Unter einer sozialräumlichen Perspektive sollte sich der Blick auf die Nutzerinnen und Nutzer von pädagogischen Angeboten, wie sie von Familienzentren bereitgehalten werden, vor allem an folgenden Aspekten ausrichten: Zum einen – und das ist einer der schon klassischen Begriffe im Zusammenhang mit Sozialraumorientierung – muss sich der Bezugspunkt der Arbeit „vom Fall zum Feld“ wandeln. Der Blick der Fachkräfte muss sich vom Einzelfall lösen und die übergeordneten Strukturen und sozialräumlichen Gegebenheiten in die Konzeption ebenso mit einbeziehen wie in die alltägliche Arbeit. Dabei ist das Familienzentrum kein abgeschlossener Raum, der nur auf sich selbst bezogen ist. Einerseits müssen Familienzentren es zulassen, dass die Gegebenheiten des Sozialraumes in die Einrichtung hineinwirken, andererseits muss eine Zielrichtung der Arbeit immer auch nach außen gehen, um die Bedingungen für Eltern und Kinder im Sozialraum aktiv zu verbessern.  Daneben darf aber auch der „Fall im Feld“ nicht vergessen werden. Die Wahrnehmung individueller Lebenslagen durch die Adressaten muss ein Ansatzpunkt zur ressourcenorientierten und -aktivierenden Gestaltung der Arbeit sein. Hilfsangebote müssen flexibilisiert werden, sodass mit ihnen schnell und unbürokratisch auf jede Familie eingegangen werden kann, die der Unterstützung bedarf. Schematische Angebote sind zu vermeiden und die Versäulung der Jugendhilfestrukturen sind weitmöglichst aufzuheben.

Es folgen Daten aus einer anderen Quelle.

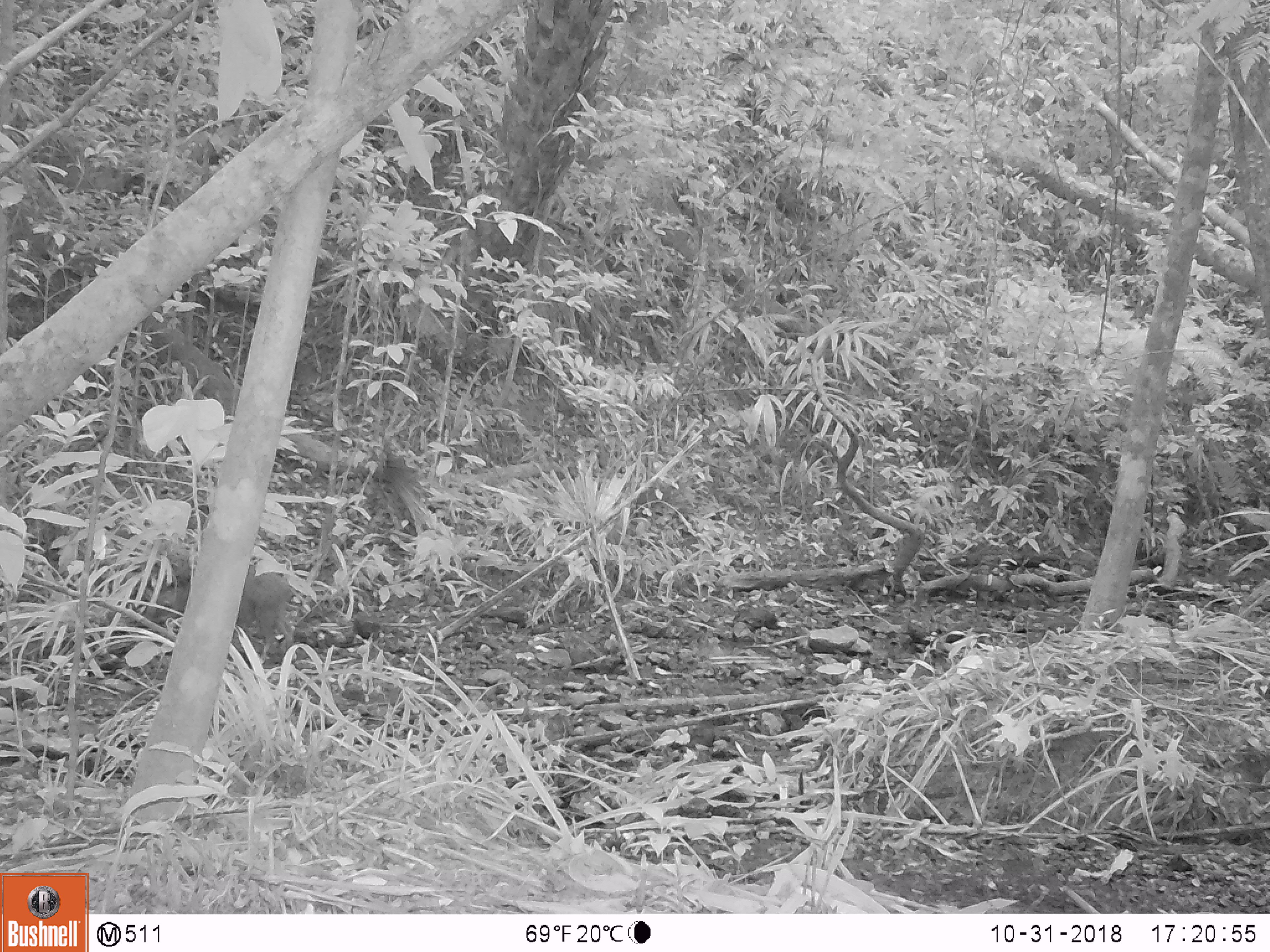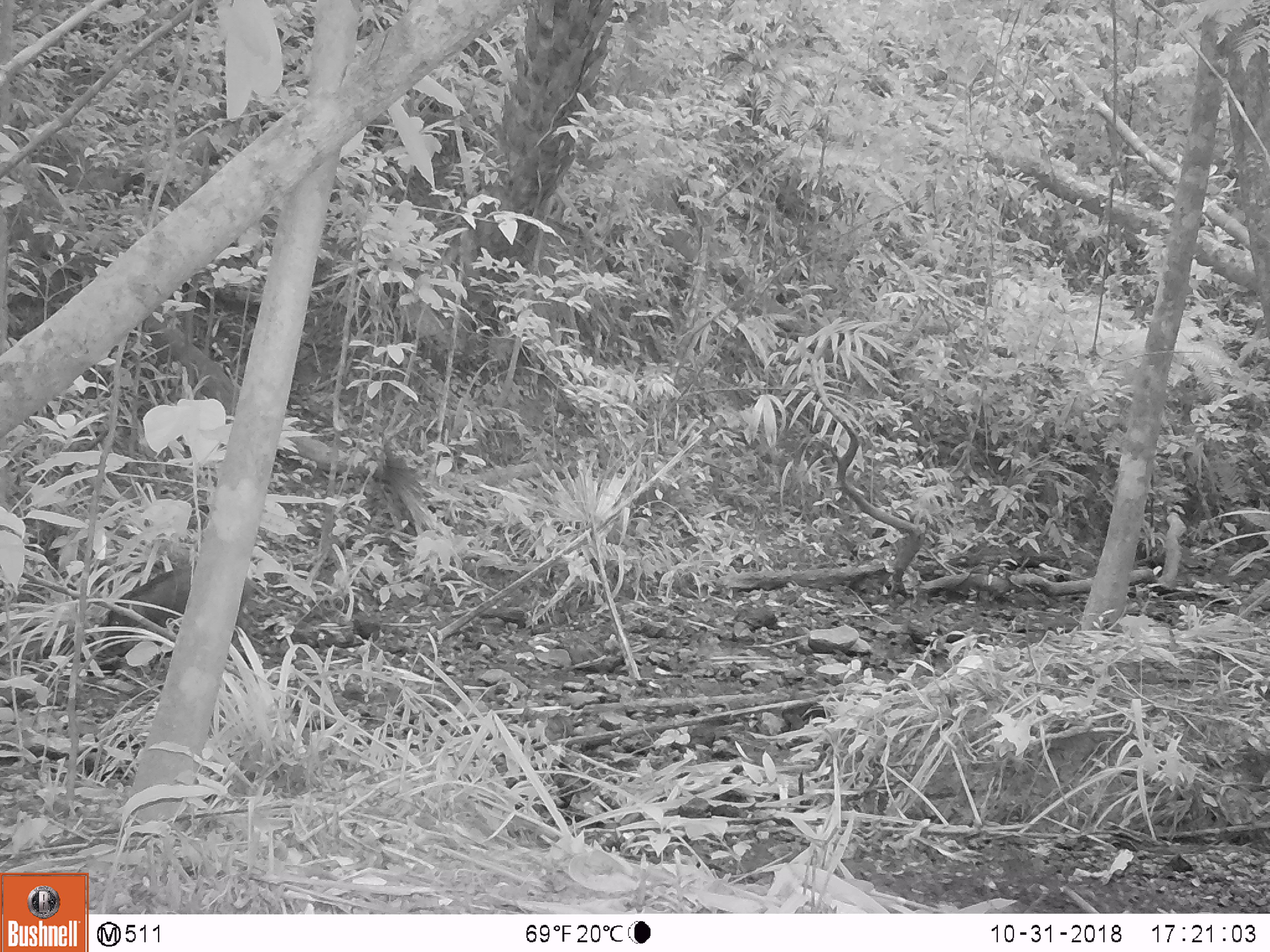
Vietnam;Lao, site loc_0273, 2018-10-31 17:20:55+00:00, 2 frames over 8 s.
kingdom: Animalia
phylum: Chordata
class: Mammalia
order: Artiodactyla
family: Suidae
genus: Sus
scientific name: Sus scrofa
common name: eurasian wild pig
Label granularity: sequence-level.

Sozialraumorientierung, die im Gütesiegel beschrieben ist, sieht eine Analyse der sozialen Lage des Umfelds vor und Kooperationen z. B. mit Grundschulen, ggf. Senioreneinrichtungen und Ortsteilarbeitskreisen, damit diese Zielgruppen in die Arbeit im Familienzentrum eingebunden werden können. Wichtig sind auch Bedarfsanalysen, die in der Regel mindestens einmal im Jahr vorgenommen werden sollten (Anregungen für Elternbefragungen befinden sich auf der Homepage www.familienzentrum.nrw.de; vgl. dazu auch „Gütesiegel Familienzentrum Nordrhein-Westfalen“, Broschürennummer 2018 des Ministeriums für Familie, Kinder, Jugend, Kultur und Sport des Landes Nordrhein-Westfalen). Unter dem Gesichtspunkt eines Qualitätsmanagements ist eine kontinuierliche Überprüfung der Passgenauigkeit von Angeboten notwendig.

Sozialraumorientierung ist auch im Achten Buch des Sozialgesetzbuches (SGB VIII) in den §§ 1 Abs. 3 Ziffer 4; 27 Abs. 2 und 80 Abs. 2 Ziffer 1 und 3 verankert. Erzieherische Hilfen sollen das soziale Umfeld des Kindes oder der Jugendlichen einbeziehen und die Jugendhilfeplanung soll hier unterstützend tätig werden, damit Kontakte in der Familie und im sozialen Umfeld erhalten und
gepflegt werden können.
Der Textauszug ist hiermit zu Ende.